### Provided information
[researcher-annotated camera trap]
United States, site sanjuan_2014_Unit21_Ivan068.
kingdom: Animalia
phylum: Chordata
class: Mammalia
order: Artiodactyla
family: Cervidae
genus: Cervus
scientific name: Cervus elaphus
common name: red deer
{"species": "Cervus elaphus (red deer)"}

* * *

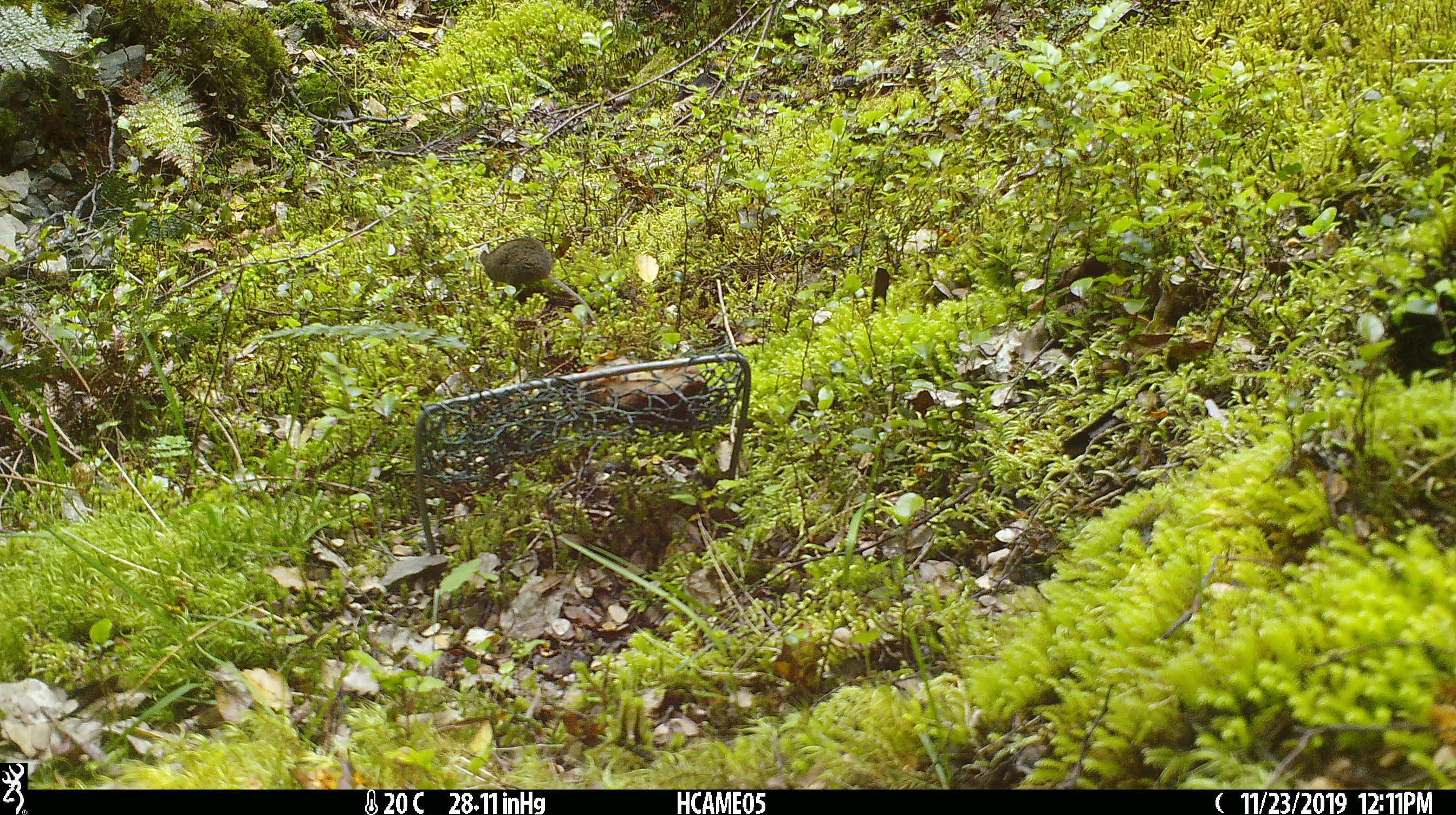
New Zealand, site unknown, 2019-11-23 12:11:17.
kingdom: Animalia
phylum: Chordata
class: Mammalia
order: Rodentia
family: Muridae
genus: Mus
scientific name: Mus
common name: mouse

### Aim of the task
Which lines of the records contain "name"? Show each of them.

### Response to the exercise
scientific name: Cervus elaphus
common name: red deer
scientific name: Mus
common name: mouse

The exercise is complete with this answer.